Una persona dal nutrizionista

Nel 2025 il 7% degli adulti in Italia rientra nella categoria dell’obesità, la quota più bassa tra i Paesi dell’Unione europea.

I nuovi dati Eurostat mostrano però che nell’UE il 16,3% degli adulti è obeso e un ulteriore 35,4% è in pre-obesità.

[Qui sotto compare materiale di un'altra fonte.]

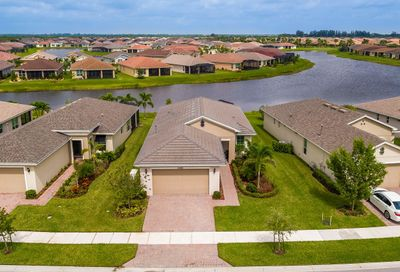 12430 SW Weeping Willow Avenue Port Saint Lucie FL 34987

Italia ultima per obesità, ma il sovrappeso riguarda oltre metà dell’UE

Il dato italiano spicca nella fotografia europea. Secondo Eurostat, dati sull’obesità nell’UE nel 2025, tra gli adulti di almeno 18 anni la quota di persone con un indice di massa corporea (BMI) pari o superiore a 30 è del 7% in Italia, contro il 16,3% della media dell’Unione europea.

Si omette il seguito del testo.